#### [TASK TO COMPLETE]
In your reply, reproduce the lines from the first one below to the line containing "common name: bird", inclusive, exactly as they stand.

RECORDS TO PROCESS START

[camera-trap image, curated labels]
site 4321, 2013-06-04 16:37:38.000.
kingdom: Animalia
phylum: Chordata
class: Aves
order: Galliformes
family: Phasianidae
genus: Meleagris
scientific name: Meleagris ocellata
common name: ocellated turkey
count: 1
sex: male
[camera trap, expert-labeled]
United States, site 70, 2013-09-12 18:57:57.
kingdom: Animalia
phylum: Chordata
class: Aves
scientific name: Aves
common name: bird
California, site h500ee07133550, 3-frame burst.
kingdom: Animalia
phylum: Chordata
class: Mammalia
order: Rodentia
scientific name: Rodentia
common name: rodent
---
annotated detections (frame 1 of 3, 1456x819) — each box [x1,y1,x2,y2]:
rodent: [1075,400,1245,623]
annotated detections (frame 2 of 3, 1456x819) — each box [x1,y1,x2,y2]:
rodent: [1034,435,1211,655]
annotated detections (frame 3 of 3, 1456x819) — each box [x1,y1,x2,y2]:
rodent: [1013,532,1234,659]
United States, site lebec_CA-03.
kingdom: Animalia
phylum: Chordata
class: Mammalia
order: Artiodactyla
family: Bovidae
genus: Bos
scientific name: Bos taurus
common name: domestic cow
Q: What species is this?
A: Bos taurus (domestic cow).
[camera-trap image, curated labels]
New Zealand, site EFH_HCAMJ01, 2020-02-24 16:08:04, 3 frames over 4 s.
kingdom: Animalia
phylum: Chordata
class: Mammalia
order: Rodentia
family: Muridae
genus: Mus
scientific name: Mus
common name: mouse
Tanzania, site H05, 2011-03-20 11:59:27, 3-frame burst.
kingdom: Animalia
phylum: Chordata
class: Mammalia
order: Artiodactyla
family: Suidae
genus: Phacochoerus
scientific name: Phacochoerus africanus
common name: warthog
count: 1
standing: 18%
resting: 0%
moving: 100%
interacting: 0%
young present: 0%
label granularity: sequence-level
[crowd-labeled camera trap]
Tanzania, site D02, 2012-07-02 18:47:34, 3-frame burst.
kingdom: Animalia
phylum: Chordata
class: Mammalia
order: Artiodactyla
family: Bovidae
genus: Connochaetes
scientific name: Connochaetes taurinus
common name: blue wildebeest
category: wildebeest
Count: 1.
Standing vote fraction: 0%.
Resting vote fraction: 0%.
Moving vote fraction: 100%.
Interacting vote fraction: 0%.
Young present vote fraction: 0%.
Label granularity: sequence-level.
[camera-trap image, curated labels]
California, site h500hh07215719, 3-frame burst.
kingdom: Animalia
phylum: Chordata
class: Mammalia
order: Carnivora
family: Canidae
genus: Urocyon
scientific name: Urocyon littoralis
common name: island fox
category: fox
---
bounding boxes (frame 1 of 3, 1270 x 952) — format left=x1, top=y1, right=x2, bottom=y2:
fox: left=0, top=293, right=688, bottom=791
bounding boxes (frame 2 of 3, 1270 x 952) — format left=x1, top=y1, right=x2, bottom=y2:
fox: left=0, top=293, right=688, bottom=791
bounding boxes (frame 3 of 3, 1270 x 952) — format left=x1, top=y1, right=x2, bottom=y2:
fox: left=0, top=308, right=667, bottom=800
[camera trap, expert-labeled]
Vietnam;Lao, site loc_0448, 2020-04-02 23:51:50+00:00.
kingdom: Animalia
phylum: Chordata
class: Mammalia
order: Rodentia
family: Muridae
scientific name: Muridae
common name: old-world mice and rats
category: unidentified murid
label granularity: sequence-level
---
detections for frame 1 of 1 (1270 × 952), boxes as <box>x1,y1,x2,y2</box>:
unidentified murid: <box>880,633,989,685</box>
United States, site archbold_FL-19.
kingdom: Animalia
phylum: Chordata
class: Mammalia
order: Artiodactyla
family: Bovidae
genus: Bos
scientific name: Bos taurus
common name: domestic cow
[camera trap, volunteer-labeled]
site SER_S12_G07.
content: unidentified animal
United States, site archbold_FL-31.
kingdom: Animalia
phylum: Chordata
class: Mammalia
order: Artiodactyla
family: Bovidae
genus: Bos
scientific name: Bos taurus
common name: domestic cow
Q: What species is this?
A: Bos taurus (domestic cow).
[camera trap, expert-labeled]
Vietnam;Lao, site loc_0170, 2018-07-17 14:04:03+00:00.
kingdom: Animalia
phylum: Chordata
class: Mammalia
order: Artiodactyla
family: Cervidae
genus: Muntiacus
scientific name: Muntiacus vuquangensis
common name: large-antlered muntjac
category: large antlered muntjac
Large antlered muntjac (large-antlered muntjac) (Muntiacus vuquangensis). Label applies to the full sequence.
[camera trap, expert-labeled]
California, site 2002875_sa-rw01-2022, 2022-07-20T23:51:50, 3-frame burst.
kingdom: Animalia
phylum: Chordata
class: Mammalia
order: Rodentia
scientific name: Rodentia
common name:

RECORDS TO PROCESS END

#### [WRITTEN SOLUTION]
[camera-trap image, curated labels]
site 4321, 2013-06-04 16:37:38.000.
kingdom: Animalia
phylum: Chordata
class: Aves
order: Galliformes
family: Phasianidae
genus: Meleagris
scientific name: Meleagris ocellata
common name: ocellated turkey
count: 1
sex: male
[camera trap, expert-labeled]
United States, site 70, 2013-09-12 18:57:57.
kingdom: Animalia
phylum: Chordata
class: Aves
scientific name: Aves
common name: bird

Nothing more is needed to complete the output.